“Which AI Model Should I Use?” Decision Prompt
A reusable prompt template that asks the right clarifying questions, then recommends a specific AI model or subscription tied directly to your task and budget.
Picking the right AI model shouldn’t require reading five comparison articles. This prompt turns the decision into a short back-and-forth: you describe the task, the prompt asks a few clarifying questions, then gives you a specific recommendation with reasoning — instead of a generic “it depends.”
What this prompt does
It structures the model you’re talking to as a brief decision consultant: gather constraints first (task, budget, priorities), then recommend. This works in any chat interface — paste it as your first message.
The prompt template
Copy this and fill in the bracketed variables, or leave them blank and let the model ask you directly:
You are helping me choose the right AI model/subscription for a specific task. Before recommending anything, ask me 2-4 clarifying questions about:
- The primary task: [TASK_DESCRIPTION]
- My monthly budget: [BUDGET, e.g. "$20/month" or "flexible"]
- What matters most to me: [PRIORITY, e.g. "accuracy over speed" or "lowest cost"]
- How often I'll use it: [FREQUENCY, e.g. "daily" or "occasionally"]
Once you have enough information, give me:
1. A specific recommendation (name the model/plan)

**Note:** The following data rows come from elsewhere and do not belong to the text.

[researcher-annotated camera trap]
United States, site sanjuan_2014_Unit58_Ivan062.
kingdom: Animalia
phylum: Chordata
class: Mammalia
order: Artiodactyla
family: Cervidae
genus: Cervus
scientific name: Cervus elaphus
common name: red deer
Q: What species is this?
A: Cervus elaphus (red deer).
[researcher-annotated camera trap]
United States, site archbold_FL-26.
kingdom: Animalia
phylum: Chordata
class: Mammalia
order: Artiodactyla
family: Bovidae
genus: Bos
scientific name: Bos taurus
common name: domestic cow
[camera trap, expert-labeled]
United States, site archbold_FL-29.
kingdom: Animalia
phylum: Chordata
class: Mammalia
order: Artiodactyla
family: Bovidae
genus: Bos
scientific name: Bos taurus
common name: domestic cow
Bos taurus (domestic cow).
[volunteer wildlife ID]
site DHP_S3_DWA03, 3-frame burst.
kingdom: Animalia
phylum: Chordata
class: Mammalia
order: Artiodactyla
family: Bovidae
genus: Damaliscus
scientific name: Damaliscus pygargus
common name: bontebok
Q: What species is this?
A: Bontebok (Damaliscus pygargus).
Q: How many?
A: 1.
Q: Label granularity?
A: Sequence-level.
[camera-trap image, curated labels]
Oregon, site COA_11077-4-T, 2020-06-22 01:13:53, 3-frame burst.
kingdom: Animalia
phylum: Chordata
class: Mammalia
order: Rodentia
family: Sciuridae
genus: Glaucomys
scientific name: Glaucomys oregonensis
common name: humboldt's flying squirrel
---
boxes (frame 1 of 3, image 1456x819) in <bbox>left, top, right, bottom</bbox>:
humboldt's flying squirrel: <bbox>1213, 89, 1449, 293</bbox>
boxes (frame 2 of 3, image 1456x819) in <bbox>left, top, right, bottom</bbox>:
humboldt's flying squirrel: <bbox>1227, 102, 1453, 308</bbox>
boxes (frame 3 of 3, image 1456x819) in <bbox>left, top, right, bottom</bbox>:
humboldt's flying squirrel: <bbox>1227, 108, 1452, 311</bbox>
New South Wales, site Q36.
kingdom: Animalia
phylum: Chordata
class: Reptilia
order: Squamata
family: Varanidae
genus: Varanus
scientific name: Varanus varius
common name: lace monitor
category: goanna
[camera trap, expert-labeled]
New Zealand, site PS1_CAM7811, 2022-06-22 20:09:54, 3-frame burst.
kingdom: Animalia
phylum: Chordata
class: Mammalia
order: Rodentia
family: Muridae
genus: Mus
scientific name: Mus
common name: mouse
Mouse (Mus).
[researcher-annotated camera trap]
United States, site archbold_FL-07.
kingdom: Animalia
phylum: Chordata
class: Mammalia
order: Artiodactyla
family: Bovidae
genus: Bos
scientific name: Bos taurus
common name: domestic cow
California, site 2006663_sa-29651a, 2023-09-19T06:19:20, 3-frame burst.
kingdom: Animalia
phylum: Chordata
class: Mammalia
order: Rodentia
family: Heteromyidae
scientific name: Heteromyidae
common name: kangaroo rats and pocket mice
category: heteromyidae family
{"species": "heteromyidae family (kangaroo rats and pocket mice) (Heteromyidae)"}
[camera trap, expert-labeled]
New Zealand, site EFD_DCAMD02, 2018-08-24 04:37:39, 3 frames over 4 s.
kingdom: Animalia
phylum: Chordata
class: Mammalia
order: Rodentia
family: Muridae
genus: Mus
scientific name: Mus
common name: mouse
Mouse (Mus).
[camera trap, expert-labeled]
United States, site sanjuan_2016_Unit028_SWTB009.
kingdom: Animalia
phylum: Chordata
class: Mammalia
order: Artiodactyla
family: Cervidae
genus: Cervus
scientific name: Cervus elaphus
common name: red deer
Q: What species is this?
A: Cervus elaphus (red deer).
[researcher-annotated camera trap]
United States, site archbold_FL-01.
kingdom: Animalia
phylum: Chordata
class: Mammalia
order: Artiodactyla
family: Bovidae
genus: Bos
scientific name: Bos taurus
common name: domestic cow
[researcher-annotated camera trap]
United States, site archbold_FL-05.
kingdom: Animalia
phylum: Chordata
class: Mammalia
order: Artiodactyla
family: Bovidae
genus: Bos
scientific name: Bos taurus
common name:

2. Two sentences explaining why it fits my stated priorities
3. One reasonable alternative and when I'd want it instead
4. Any caveat I should know before subscribing (usage limits, features NOT included, etc.)
Do not recommend based on general reputation alone — tie the recommendation directly back to what I told you about the task and priorities.
Variables explained
| Variable | What to put here |
|---|---|
| TASK_DESCRIPTION | Be specific — “reviewing 200-line Python PRs” beats “coding help” |
| BUDGET | A number or “flexible” — this changes the recommendation significantly |
| PRIORITY | Pick one primary priority; competing priorities dilute the recommendation |
| FREQUENCY | Daily heavy use justifies a higher tier; occasional use rarely does |
Example run-through
Input: “I write long-form blog content daily and need something that keeps a consistent voice across a 3,000-word draft. Budget is $20/month, and accuracy/tone matters more than speed.”
What a good response looks like: a named recommendation (e.g. Claude Pro or ChatGPT Plus), two sentences tying it to “long-form” and “consistent voice,” one alternative (e.g. “if you also need image generation, consider X instead”), and a caveat about usage limits at that price point.
Variations
Role-prompting version
Add this line to the top: “Act as an independent AI procurement advisor with no preference for any single provider.” This nudges the model away from defaulting to whichever assistant you’re currently talking to.
Few-shot version (for teams)
Before the main prompt, paste 1-2 examples of past task-to-tool decisions your team already made and liked. This anchors the recommendation style to your team’s actual preferences instead of generic advice.
Optimization tips
- Fill in as many variables as you can up front — fewer clarifying rounds means a faster, sharper answer.
- If the recommendation feels generic, ask a follow-up: “What would change your recommendation if my budget doubled?”
- Re-run this prompt every quarter — model line-ups shift often enough that a six-month-old answer may be stale.
Debugging: if the answer is too generic
Vague answers usually mean the task description was too broad. Replace abstract descriptions (“help with writing”) with a concrete example of the actual output you need (“draft a 500-word product update email in a friendly but professional tone”).
Best practices
- Treat the output as a starting point, not gospel — cross-check against our model selection guide.
- Run the same prompt in two different assistants and compare — disagreement between them is often more informative than either answer alone.
- Pair this with the Subscription ROI Calculator to sanity-check the cost side of any recommendation.